Als der Kapitän endlich an Deck erschien, wurden die zum Auslaufen nötigen Vorbereitungen getroffen, und Robert konnte sich den Mann genau ansehen, obwohl Kapitän Wright keinen der Matrosen zu bemerken schien, sondern ohne Gruß oder Blick in die Kajüte ging und selbst mit dem Obersteuermann nur wenige Worte wechselte. Robert sah, daß der Offizier beinahe militärische Haltung einnahm und daß er wiederholt die Hand an die Mütze legte, – alles Dinge, die man auf der „Antje Marie“ nicht gekannt hatte und die einen sehr strengen Vorgesetzten verrieten.

Er sah auch ganz so aus, dieser hochgewachsene Amerikaner mit den breiten, muskulösen Schultern. Sein Gesicht war regelmäßig, aber kalt, seine Augen grau und scharfblickend, Haar und Bart fuchsrot.

Wie bei so vielen Grönlandfahrern, gehörte auch in diesem Fall das Schiff nicht etwa einem Reeder, sondern dem Kapitän selbst, der vielleicht fremdes Geld darin stecken hatte, dem aber doch niemand Vorschriften für seine Reisen machen konnte. Thomas Wright war auf dem „Vogel Greif“ wie auf einer Insel im Weltmeer der unumschränkte Herr und König.

Bald nachdem er die Tür der Kajüte hinter sich geschlossen hatte, erschien auch der Lotse. Das Schiff erzitterte von Grund auf, legte ab und verließ fünf Minuten später den Hafen.

Der Lotse gab dem Mann am Steuer seine Anweisungen für den richtigen Kurs im Kielwasser des Schleppers, sonst war die Mannschaft unbeschäftigt, bis der Befehl gegeben wurde, die Marssegel zu lösen.

Robert als Leichtmatrose hatte mit mehreren andern die Oberbramsegel zu bedienen und war der erste oben in den Wanten, als das Kommando kam. Als er die ungewohnte Höhe erklettert hatte, glaubte er fast in den Wolken zu sein.

Den Hafen und die Stadt mit ihren Türmen und gewaltigen Häusermassen sah er jetzt wie die Figuren eines Jahrmarktes und mußte schnell auf seine Bändsel blicken, um nicht vom Schwindel ergriffen zu werden.

Nachdem alle Segel gelöst waren, konnten die Leute wieder eine Zeitlang im Logis bleiben, um ihre mitgebrachten Sachen zu verstauen und die erste Tagesmahlzeit in Empfang zu nehmen. Das war gegen die Verpflegung auf der „Antje Marie“ ein erheblicher Unterschied, besonders, da es Zucker und Branntwein überhaupt nicht gab. – Die Auswanderer bedankten sich für alles, was sie bekamen, während die Seeleute große Augen machten und manches halblaute „damned“ die zerflatternde Hoffnung auf einen tüchtigen Schluck Rum begleitete. Robert vermißte den Branntwein nicht als etwas, das er unbedingt brauchte, aber die unkluge Sparsamkeit des Kapitäns, die auf einen starrsinnigen, habsüchtigen Charakter schließen ließ, mißfiel ihm. Wer für eine Handvoll Dollar das herkömmliche Recht der Matrosen so verletzen konnte, der war bestimmt kein guter Mensch – und Robert haßte alles Unedle und Kleinliche.

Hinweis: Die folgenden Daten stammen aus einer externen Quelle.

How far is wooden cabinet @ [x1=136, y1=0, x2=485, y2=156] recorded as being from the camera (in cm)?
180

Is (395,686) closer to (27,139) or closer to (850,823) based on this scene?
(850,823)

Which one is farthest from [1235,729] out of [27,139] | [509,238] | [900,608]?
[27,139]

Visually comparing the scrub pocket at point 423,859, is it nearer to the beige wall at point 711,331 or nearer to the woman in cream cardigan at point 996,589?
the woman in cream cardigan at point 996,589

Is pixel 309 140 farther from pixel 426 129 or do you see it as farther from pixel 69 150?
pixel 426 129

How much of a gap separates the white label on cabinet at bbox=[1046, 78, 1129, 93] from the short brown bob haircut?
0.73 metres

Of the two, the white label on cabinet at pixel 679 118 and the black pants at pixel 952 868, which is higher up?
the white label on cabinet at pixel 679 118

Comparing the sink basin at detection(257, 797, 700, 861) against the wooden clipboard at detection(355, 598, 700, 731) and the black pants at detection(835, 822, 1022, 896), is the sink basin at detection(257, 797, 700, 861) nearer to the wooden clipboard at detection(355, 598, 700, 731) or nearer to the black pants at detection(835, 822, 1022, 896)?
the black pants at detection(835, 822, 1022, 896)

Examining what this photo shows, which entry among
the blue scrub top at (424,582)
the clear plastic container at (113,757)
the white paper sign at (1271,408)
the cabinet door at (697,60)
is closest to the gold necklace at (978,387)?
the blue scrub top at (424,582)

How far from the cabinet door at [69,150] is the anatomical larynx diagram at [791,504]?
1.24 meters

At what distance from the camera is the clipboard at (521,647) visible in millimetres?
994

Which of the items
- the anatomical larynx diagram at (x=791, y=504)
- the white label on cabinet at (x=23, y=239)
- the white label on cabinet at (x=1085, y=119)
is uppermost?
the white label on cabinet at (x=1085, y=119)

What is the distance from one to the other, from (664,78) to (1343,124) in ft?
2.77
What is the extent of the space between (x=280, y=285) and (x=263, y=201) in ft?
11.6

Während er die Koje, das Logis und die Kombüse besichtigte, hatte das Schiff bei Sandy Hook die Schlepptaue des Dampfers gelöst, und nun erscholl anDeck das Kommando des Lotsen: „Braßt voll, hinten!“ –

Robert tat wieder seine Pflicht; der Kurs wurde östlich genommen, und nach einer Stunde voller Fahrt bei allen Segeln tauchte in der Ferne der Lotsenschoner auf, der an dieser Stelle ununterbrochen kreuzt, um von den Schiffen, sobald das offene Fahrwasser erreicht ist, die Lotsen wieder an Bord zu nehmen.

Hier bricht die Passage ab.